Are there any direct flights or via Bangkok? Looking back not many advantages to living in Phuket where I was a few years ago - but having (limited) direct international flights was one of them.

and . .welcome.


----------



## stednick (Oct 16, 2011)

knapdale said:


> Hi I am a brand new member , I have been coming to Thailand of and on since the turn of the century but more recently over the last three years I have settled in Chiangmai as I was working in Singapore so was only a short flight to CNX which I now consider to be my home, my contract finished in April this year and I have been here ever since living an amazing expat life style I love it here so much that I have stopped looking for another contract since I have a new portable business that I can take with us even if we go to Scotland for six months or indeed any where else in the world I have visited many other parts of Thailand and much as I love the ocean's of the world I love the mountains of Chiangmai and I have an excellent view of Doi Suthep from my balcony.


knapdale:

Welcome aboard. Chiangmai's a favorite of mine as is Doi Suthep. 

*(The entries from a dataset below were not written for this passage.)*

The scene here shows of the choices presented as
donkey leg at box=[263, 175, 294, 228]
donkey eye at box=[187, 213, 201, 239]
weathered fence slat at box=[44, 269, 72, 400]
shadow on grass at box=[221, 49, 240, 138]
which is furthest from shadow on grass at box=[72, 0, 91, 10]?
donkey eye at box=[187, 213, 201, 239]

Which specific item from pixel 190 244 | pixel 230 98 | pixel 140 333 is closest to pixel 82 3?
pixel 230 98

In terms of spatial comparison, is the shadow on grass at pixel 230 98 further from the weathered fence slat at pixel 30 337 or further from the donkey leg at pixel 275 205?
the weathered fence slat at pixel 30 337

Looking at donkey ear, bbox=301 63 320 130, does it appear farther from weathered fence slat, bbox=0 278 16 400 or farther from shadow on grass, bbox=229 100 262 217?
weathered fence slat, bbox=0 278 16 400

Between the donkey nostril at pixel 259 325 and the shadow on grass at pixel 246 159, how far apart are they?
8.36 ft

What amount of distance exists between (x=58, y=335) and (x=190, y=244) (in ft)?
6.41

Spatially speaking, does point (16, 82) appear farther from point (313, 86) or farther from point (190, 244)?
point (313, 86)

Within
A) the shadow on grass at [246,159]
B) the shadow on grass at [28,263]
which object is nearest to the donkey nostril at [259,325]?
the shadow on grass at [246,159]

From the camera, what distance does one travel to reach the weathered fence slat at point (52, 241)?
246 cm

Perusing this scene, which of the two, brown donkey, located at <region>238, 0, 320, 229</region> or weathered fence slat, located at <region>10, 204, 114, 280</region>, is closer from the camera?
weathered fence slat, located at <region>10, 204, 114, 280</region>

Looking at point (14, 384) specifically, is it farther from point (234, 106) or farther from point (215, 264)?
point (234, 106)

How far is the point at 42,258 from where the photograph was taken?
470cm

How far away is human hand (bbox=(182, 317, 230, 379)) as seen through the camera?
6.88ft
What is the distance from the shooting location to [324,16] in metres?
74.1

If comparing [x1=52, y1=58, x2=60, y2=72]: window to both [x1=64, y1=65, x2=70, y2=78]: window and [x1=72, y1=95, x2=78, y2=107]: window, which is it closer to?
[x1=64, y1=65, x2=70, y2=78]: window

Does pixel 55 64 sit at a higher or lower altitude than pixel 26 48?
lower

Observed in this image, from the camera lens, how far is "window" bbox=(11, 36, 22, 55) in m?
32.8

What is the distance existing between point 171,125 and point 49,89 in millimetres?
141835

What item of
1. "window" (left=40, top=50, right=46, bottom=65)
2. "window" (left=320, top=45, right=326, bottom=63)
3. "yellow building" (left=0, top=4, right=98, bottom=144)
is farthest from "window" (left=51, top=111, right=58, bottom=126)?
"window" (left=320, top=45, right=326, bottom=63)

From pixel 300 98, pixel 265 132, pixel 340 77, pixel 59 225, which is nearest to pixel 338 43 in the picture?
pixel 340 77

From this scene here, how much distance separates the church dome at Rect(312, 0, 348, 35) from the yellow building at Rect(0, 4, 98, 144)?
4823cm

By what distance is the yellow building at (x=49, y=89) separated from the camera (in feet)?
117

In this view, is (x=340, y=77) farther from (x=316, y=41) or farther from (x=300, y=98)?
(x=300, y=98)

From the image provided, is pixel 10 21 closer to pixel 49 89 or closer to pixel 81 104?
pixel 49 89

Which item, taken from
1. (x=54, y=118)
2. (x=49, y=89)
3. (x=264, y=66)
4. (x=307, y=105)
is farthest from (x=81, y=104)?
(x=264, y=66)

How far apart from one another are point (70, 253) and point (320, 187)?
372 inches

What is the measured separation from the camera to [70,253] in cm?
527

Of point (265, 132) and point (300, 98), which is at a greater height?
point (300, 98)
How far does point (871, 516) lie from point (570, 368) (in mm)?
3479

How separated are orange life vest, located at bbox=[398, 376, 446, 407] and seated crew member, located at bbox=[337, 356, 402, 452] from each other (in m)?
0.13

I hope you will be a regular poster. Chiangmai is a frequent topic and your experiences will be a valuable addition to this forum.

Good luck.


----------



## knapdale (Sep 23, 2013)

Hi Song Si 
Thanks for the welcome 
There are some international flights from CNX ,Singapore , Hong Kong , etc but flying to the U K is through Bangkok , you can check in at CNX all the way to Glasgow in Scotland it is an excellent service , I am a loyal Thai airways , and Emirates flyer I find there service hard to beat for the sake of saving a few pennies


----------



## knapdale (Sep 23, 2013)

Hi Stednick 

Thanks for the welcome


----------